In the 1950s, as a teenager, he documented the South Carolina case, Briggs v. Elliott, which challenged segregation in public education. This case eventually became part of the landmark Brown v. Board of Education ruling by the U.S. Supreme Court.

Williams, now 86, still reflects on the injustices that occurred in South Carolina following the Briggs case. Many petitioners lost their jobs and some were forced to leave town. The consequences of the case continue to affect generations.

“They were ostracized in their own community,” Williams said.

Since the 1960s, Williams has been advocating for a correction in the naming and ordering of Brown v. Board of Education. He believes that Briggs v. Elliott should have been given more prominence and recognition for its role in the landmark case.

Mullikin, a South Carolina attorney and civil rights organizer, has taken up the cause of renaming Brown v. Board of Education. He spent years interviewing the families involved in the original Briggs case before filing a brief with the U.S. Supreme Court in November 2023. However, earlier this month, the justices denied the petition without comment.

Civil rights activist and former South Carolina legislator Jim Felder, Clemson University’s Dr. Roy Jones, photographer Cecil Williams, attorney Tom Mullikin, plaintiff family member Nathaniel Briggs and state Rep. Terry Alexander on the day Mullikin filed his Supreme Court petition. (Mullikin Law Firm)

Mullikin is determined to continue fighting for the renaming of Brown v. Board of Education, stating that there is a price to being the first, and the people involved in the Briggs case paid that price with their lives, economic fortunes, and livelihoods.

For Nathaniel Briggs, the renaming of Brown v. Board of Education is personal. The Briggs family faced their own hardships following the case, including his father losing his job and ultimately being forced to leave the family. Briggs believes that the stories of the Briggs family and the other families involved in the Clarendon County case have been overlooked and forgotten.

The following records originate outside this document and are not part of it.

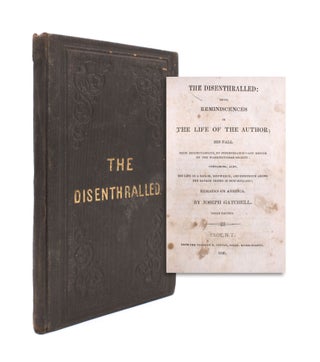 Item #346260 The Disenthralled: Being Reminiscences in the Life of the Author; His Fall From...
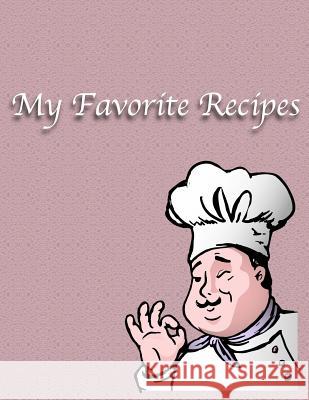 My Favorite Recipes Beryga 9781726604772 Independently Published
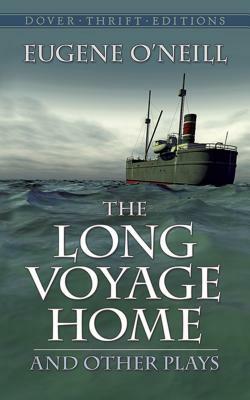The Long Voyage Home and Other Plays by Eugene O'Neill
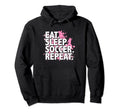 Eat Sleep Soccer Repeat Hoodie - Novelty Apparel Unisex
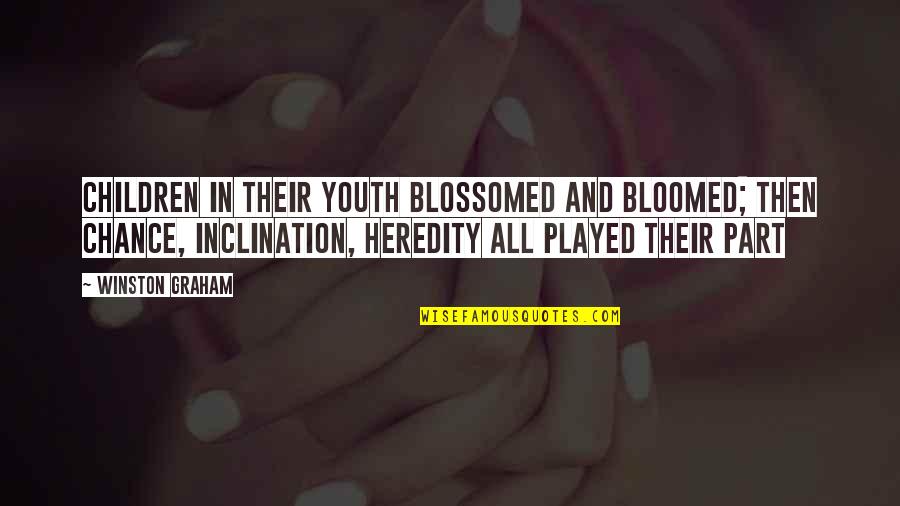 Blossomed Quotes By Winston Graham: Children in their youth blossomed and bloomed; then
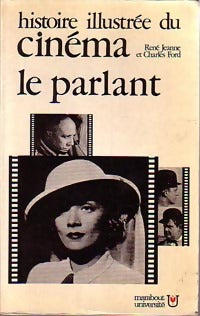 Livrenpoche : Histoire illustrée du Cinéma Tome II : Le cinéma parlant (1927-1945) - René Jeanne, Charles Ford - Livre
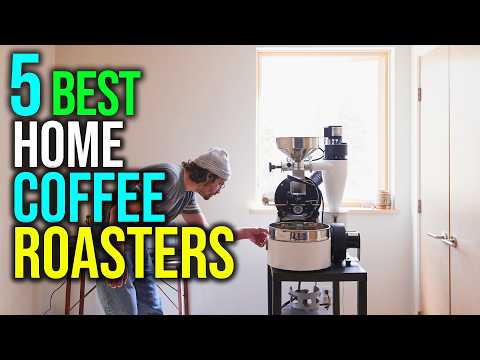 ✅Top 5: Best Home Coffee Roasters in 2025 - The Best Home Coffee Roasters {Reviews}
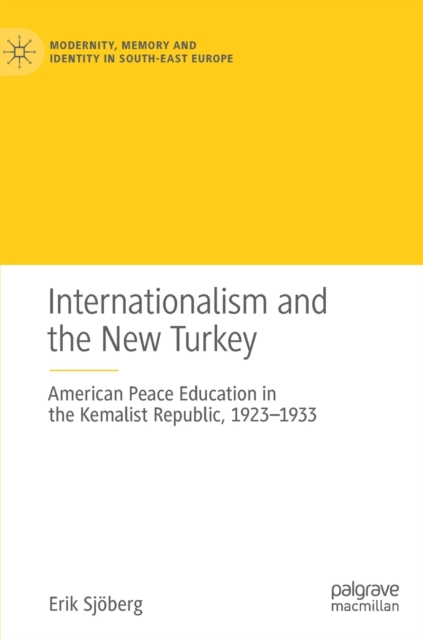 Internationalism and the New Turkey : American Peace Education in the Kemalist Republic, 1923-1933, Hardback Book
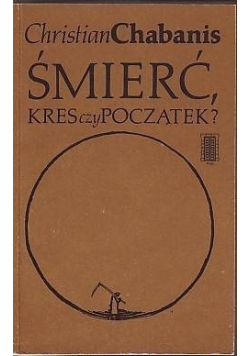Śmierć kres czy początek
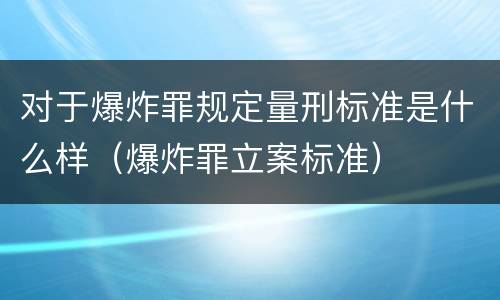 对于爆炸罪规定量刑标准是什么样（爆炸罪立案标准）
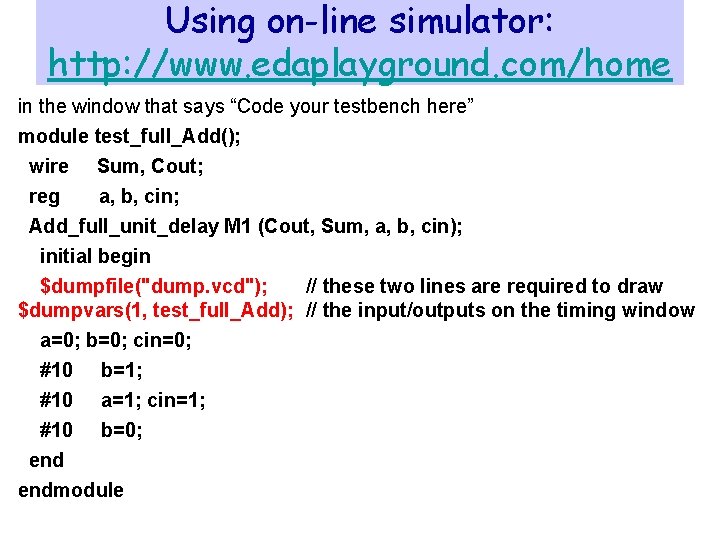 Using on-line simulator: http: //www. edaplayground. com/home in the window that says “Code your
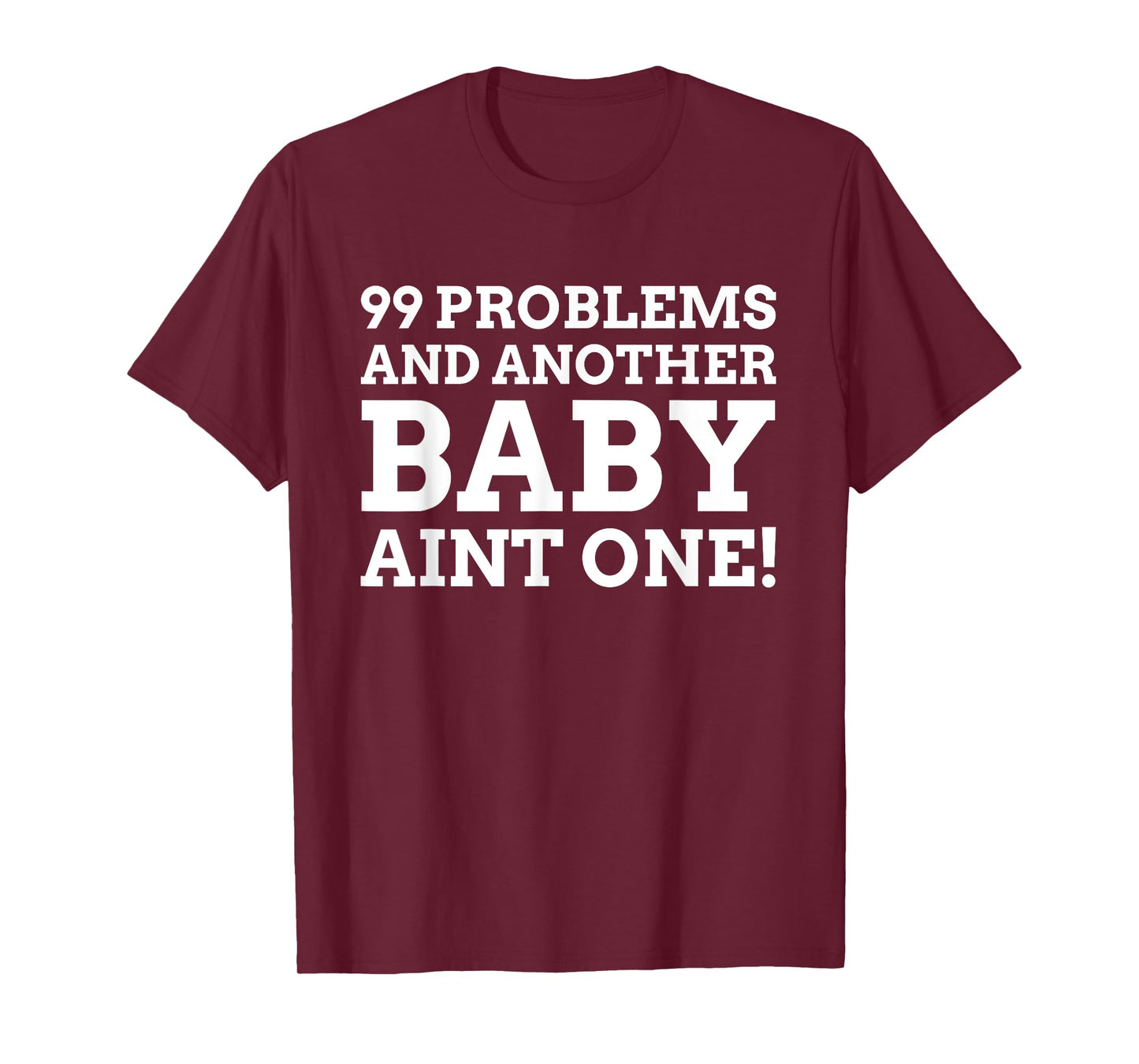 A Baby Ain't One! Funny Vasectomy T-Shirt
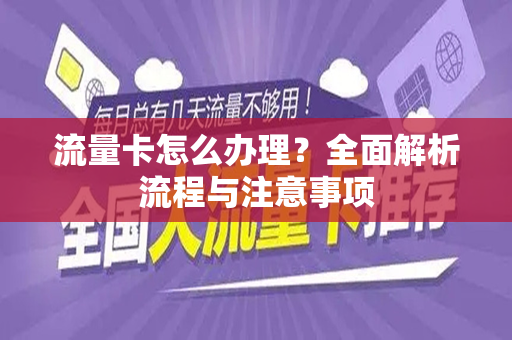 流量卡怎么办理？全面解析流程与注意事项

The Supreme Court brief filed by Mullikin argued that Brown v. Board of Education had been incorrectly named due to a clerical error. The petitioners in the Briggs case deserve to be recognized for their sacrifices and rightful place in history, according to the brief.

Despite the efforts to rename Brown v. Board of Education, there are some historians who believe that the case was given preference strategically. The court saw an opportunity to push the issue of school segregation onto a national platform, and choosing a case from a “border state” like Kansas made it easier than choosing one from a Deep South state like South Carolina.

The Briggs family faced numerous challenges and hardships as a result of their involvement in the case. They were forced to move multiple times and faced discrimination and economic struggles. The impact of segregation still lingers in Clarendon County, where schools remain de facto segregated and underfunded.

In conclusion, the quest to rename Brown v. Board of Education highlights the enduring legacy of the case and the ongoing challenges of school segregation in America. It is important to recognize the sacrifices made by the families involved and work towards achieving justice and equality in education.